Johnson knows exactly what he’s doing when he opines “…in this fight we can be in no doubt that each and every one of us is directly enlisted” and faux-eulogises, “…everyone from the supermarket staff to the transport workers to the carers to the nurses and doctors on the frontline.” The second statement is especially perverse seeing as Matt Hancock responded to calls for a rise in nurses’ pay with: “I’m sure there will be a time to debate things like that…now is not the moment.” Unfortunately clapping doesn’t pay the bills.
It is cynical bullshit of the highest order. No one ‘enlisted’ for anything. This is not a war. The public want to be protected, and for the government to do their job. Those working as doctors and nurses and shop workers did not enlist for the military or swear an oath to lay down their lives for Queen and country. This ‘frontline’ narrative accepts the inevitability of fatalities – it excuses them dying because that’s what people conscripted to the ‘frontline’ do. Whilst those condemning them to such a fate hide in bunkers and fridges.

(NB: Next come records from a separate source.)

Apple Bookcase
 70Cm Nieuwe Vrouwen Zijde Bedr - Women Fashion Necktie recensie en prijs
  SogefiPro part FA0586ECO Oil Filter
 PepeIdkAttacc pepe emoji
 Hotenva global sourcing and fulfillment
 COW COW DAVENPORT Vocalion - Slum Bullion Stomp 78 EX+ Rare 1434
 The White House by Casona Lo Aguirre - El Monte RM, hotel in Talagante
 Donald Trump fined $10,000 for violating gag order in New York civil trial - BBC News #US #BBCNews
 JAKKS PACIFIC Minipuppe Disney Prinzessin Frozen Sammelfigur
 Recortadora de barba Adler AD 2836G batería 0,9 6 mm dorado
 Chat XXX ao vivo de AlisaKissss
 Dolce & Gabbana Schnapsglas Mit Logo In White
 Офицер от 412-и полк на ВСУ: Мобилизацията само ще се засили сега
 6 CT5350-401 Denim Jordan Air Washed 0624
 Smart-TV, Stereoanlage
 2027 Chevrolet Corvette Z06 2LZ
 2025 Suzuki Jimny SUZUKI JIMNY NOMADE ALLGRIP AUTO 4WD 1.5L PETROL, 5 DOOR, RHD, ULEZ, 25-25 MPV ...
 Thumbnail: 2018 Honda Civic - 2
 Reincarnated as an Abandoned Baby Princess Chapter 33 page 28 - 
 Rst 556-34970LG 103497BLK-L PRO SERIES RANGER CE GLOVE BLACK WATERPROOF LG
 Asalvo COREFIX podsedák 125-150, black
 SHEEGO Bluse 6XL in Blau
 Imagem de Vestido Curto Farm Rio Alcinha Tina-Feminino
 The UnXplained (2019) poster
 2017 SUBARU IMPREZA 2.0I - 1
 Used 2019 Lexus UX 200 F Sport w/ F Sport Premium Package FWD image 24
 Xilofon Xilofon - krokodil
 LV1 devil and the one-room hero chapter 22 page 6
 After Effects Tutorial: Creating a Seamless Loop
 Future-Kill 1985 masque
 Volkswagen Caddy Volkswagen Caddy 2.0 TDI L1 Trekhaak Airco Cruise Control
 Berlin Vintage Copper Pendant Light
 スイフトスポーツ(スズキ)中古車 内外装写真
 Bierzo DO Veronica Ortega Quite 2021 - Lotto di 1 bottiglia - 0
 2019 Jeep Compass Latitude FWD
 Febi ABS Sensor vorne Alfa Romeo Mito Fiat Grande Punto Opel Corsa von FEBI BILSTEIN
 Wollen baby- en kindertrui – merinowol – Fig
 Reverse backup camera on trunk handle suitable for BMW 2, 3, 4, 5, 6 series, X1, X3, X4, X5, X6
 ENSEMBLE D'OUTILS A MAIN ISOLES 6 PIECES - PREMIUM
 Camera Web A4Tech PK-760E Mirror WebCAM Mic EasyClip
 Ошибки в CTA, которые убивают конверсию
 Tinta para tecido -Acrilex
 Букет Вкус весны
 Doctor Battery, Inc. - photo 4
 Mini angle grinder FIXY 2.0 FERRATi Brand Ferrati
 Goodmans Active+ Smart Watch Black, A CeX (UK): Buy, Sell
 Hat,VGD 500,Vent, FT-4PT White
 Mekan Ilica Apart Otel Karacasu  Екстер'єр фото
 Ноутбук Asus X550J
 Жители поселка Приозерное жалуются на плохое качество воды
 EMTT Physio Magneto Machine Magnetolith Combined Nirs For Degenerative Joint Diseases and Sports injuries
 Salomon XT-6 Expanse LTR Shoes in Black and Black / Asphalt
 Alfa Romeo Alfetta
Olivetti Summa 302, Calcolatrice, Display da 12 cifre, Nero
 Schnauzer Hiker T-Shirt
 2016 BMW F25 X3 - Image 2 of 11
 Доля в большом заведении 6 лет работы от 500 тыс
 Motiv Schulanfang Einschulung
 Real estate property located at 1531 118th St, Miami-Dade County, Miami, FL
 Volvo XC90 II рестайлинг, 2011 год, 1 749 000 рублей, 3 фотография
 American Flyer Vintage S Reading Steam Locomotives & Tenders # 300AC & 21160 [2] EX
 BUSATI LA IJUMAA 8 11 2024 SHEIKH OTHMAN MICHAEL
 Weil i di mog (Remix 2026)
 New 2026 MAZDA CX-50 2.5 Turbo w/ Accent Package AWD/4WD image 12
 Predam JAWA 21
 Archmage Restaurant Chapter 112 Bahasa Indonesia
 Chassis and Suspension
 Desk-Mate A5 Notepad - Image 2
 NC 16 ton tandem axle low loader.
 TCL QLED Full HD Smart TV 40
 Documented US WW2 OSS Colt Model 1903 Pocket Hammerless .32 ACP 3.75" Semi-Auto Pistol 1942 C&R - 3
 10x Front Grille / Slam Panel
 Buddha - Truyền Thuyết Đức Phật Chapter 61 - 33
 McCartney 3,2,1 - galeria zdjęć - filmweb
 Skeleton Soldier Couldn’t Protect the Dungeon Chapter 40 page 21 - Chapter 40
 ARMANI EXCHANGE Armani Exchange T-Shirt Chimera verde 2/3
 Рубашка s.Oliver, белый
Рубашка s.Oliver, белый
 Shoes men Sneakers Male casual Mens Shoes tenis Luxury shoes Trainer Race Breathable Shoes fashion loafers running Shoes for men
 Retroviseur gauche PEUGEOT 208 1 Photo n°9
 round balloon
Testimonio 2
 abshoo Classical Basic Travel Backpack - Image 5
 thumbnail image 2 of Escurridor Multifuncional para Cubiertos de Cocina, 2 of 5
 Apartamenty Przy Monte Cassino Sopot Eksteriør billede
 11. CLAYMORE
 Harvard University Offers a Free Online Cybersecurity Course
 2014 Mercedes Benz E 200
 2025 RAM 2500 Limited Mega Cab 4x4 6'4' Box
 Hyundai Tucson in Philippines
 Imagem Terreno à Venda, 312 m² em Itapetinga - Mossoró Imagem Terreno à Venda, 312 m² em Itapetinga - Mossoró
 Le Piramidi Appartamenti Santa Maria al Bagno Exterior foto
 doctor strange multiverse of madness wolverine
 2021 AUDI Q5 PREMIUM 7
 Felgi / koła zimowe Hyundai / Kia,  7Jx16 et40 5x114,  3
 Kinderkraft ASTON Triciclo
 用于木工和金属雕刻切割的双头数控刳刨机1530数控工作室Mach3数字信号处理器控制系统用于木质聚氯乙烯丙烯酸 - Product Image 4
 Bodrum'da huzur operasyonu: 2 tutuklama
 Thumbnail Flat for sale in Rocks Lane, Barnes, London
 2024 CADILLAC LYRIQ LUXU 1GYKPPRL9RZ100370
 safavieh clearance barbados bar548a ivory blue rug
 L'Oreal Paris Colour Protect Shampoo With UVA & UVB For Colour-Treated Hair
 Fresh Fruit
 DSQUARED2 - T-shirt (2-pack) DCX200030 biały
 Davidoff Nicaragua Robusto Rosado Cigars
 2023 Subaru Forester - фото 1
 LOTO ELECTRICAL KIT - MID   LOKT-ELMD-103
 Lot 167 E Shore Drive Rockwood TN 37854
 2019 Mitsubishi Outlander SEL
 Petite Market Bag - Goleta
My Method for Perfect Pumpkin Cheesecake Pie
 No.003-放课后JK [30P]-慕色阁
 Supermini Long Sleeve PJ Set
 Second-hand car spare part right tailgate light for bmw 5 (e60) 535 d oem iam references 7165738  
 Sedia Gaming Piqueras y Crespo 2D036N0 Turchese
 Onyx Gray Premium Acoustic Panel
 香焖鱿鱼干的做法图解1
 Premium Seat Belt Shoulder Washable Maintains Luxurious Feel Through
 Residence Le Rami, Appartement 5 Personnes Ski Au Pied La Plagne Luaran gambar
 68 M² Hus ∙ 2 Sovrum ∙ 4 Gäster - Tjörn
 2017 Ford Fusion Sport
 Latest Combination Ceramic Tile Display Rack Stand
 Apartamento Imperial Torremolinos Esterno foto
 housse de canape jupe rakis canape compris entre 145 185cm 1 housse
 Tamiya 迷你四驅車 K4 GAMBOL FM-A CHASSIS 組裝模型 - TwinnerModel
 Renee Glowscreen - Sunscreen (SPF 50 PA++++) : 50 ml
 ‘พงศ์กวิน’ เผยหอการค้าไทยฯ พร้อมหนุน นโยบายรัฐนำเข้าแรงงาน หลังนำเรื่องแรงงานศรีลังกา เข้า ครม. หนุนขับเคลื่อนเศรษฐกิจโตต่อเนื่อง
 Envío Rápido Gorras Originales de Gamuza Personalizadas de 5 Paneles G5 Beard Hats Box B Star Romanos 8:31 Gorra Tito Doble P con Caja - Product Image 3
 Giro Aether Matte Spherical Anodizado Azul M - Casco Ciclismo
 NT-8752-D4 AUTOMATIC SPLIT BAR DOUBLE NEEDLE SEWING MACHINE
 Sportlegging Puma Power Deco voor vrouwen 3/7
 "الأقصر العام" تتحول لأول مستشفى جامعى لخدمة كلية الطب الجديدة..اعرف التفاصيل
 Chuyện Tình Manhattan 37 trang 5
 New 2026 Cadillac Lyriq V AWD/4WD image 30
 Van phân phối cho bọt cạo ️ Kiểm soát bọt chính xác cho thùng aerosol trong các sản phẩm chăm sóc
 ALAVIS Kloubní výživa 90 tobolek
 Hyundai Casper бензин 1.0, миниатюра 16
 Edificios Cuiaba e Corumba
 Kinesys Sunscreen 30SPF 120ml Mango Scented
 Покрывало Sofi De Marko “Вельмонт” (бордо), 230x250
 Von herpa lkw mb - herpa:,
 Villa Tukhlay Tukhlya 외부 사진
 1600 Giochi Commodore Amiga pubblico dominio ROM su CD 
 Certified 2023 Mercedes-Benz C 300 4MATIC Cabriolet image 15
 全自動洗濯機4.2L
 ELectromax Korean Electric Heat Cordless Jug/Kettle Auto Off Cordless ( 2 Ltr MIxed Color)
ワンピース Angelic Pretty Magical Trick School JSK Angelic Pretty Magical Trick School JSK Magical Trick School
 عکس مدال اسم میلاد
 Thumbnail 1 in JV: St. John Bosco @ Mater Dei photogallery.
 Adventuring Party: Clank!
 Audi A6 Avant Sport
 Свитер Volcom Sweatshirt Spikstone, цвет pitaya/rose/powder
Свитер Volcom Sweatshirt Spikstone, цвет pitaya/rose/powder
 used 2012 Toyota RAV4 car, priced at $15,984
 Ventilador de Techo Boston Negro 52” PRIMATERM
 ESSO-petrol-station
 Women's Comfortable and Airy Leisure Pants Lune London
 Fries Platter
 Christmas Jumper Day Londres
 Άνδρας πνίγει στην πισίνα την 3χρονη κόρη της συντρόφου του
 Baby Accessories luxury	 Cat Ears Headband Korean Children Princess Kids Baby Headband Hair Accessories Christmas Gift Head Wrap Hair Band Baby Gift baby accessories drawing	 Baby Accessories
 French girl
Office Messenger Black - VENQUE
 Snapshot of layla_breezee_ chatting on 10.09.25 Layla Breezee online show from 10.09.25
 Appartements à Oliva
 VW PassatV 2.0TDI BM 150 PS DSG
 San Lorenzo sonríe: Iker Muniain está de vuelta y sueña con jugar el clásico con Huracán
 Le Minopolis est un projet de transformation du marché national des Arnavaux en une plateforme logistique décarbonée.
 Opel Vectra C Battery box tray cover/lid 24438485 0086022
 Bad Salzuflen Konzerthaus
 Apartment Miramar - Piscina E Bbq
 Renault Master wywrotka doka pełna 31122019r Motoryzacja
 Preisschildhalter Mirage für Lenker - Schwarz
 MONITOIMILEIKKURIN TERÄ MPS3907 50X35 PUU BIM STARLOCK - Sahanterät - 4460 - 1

It is bad enough that self-serving Presidents and Prime Ministers swathe themselves in military metaphor and forcefully impose a fugazi ‘Blitz spirit’ onto the public, but the press should know better than to entertain such a wicked lie. At a time when strong opposition and rigorous journalism is needed more than ever to hold the government to account and potentially save lives, we have significant sections of the media only to happy to act as propaganda arms. War – what is it good for? Those in power and funeral homes.